By default, this searches for any categories containing your search term: eg, Tudor will also find Tudors, Tudor History, etc. Check the 'exact' box to restrict searching to categories exactly matching your search. All searches are case-insensitive.

This is a search for tags/categories assigned to blog posts by their authors. The terminology used for post tags varies across different blog platforms, but WordPress tags and categories, Blogspot labels, and Tumblr tags are all included.

This search feature has a number of purposes:

1. to give site users improved access to the content EMC has been aggregating since August 2012, so they can look for bloggers posting on topics they're interested in, explore what's happening in the early modern blogosphere, and so on.

2. to facilitate and encourage the proactive use of post categories/tags by groups of bloggers with shared interests. All searches can be bookmarked for reference, making it possible to create useful resources of blogging about specific news, topics, conferences, etc, in a similar fashion to Twitter hashtags. Bloggers could agree on a shared tag for posts, or an event organiser could announce one in advance, as is often done with Twitter hashtags.

Caveats and Work in Progress

This does not search post content, and it will not find any informal keywords/hashtags within the body of posts.

If EMC doesn't find any <category> tags for a post in the RSS feed it is classified as uncategorized. These and any <category> 'uncategorized' from the feed are omitted from search results. (It should always be borne in mind that some bloggers never use any kind of category or tag at all.)

This will not be a 'real time' search, although EMC updates content every few hours so it's never very far behind events.

The search is at present quite basic and limited. I plan to add a number of more sophisticated features in the future including the ability to filter by blog tags and by dates. I may also introduce RSS feeds for search queries at some point.

Constructing Search Query URLs

If you'd like to use an event tag, it's possible to work out in advance what the URL will be, without needing to visit EMC and run the search manually (though you might be advised to check it works!). But you'll need to use URL encoding as appropriate for any spaces or punctuation in the tag (so it might be a good idea to avoid them).
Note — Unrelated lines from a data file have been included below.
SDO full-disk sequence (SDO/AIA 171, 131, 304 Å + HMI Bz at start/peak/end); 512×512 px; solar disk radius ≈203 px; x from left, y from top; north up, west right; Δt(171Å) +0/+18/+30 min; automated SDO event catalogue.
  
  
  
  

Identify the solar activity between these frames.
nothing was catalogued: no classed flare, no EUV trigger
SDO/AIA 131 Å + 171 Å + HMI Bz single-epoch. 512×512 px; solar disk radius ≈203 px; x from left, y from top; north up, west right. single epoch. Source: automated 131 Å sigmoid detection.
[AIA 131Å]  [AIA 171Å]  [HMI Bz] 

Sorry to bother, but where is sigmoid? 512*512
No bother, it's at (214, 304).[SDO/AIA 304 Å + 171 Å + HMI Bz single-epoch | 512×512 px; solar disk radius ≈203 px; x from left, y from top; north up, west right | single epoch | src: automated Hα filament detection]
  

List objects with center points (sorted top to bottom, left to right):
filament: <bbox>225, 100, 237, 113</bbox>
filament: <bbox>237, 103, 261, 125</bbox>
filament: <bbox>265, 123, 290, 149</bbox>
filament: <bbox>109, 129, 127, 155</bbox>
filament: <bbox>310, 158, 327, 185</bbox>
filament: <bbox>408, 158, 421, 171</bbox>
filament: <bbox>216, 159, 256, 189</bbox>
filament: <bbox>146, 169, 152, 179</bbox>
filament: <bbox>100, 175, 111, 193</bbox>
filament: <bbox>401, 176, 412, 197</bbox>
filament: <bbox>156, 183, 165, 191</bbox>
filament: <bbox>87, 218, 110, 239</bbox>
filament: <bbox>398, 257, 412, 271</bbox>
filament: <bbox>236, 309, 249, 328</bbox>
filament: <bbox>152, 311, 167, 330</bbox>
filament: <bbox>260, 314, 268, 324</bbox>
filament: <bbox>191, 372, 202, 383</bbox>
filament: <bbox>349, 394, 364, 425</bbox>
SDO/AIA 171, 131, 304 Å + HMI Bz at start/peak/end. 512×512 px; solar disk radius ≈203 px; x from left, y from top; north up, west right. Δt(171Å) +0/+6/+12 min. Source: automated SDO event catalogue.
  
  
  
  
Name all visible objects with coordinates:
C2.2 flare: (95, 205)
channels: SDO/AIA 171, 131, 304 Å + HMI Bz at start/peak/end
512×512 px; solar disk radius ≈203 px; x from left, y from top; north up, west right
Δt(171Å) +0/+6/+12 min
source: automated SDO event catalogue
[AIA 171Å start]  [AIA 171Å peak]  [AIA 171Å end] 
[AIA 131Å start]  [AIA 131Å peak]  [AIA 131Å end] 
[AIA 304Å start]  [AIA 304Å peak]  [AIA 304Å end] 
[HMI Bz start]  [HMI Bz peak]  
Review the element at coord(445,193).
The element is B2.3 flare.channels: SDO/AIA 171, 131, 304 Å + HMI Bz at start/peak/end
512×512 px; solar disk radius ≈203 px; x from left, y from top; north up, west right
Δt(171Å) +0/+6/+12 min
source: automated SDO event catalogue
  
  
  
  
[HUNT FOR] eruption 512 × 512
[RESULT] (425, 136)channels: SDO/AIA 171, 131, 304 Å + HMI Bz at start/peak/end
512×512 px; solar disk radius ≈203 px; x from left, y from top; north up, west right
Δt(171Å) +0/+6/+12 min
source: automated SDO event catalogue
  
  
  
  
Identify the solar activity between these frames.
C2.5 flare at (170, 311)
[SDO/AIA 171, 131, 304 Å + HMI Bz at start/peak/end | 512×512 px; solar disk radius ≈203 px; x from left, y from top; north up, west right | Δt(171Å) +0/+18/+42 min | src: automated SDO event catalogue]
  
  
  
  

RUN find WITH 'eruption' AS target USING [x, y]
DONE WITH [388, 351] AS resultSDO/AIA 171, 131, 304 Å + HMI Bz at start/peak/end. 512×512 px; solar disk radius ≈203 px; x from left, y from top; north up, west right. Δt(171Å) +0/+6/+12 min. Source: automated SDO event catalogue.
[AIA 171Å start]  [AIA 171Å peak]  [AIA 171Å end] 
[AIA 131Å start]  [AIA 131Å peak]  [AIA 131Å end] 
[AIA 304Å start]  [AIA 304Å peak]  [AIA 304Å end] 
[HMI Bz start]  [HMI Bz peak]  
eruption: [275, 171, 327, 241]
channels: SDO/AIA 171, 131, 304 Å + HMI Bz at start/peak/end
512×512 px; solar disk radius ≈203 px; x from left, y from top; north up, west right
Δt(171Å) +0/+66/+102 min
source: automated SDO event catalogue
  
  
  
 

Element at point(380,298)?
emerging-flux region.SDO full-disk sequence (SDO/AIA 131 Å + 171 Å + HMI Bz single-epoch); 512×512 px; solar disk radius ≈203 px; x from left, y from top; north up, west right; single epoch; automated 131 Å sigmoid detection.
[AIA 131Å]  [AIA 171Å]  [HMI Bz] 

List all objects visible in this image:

This is the basic structure:

http://emc.historycarnival.org/searchcat?s={search term or phrase}

For example, the URL for a simple search for categories containing London:

http://emc.historycarnival.org/searchcat?s=london

The URL for a search for the exact category Gunpowder Plot:

http://emc.historycarnival.org/searchcat?s=Gunpowder%20Plot&exact=on

In this more complex URL, %20 is the URL encoding for a space between words and &exact=on adds the exact category requirement.

I'll do my best to ensure that the basic URL construction (searchcat?s=...) is stable and persistent as long as the site is around.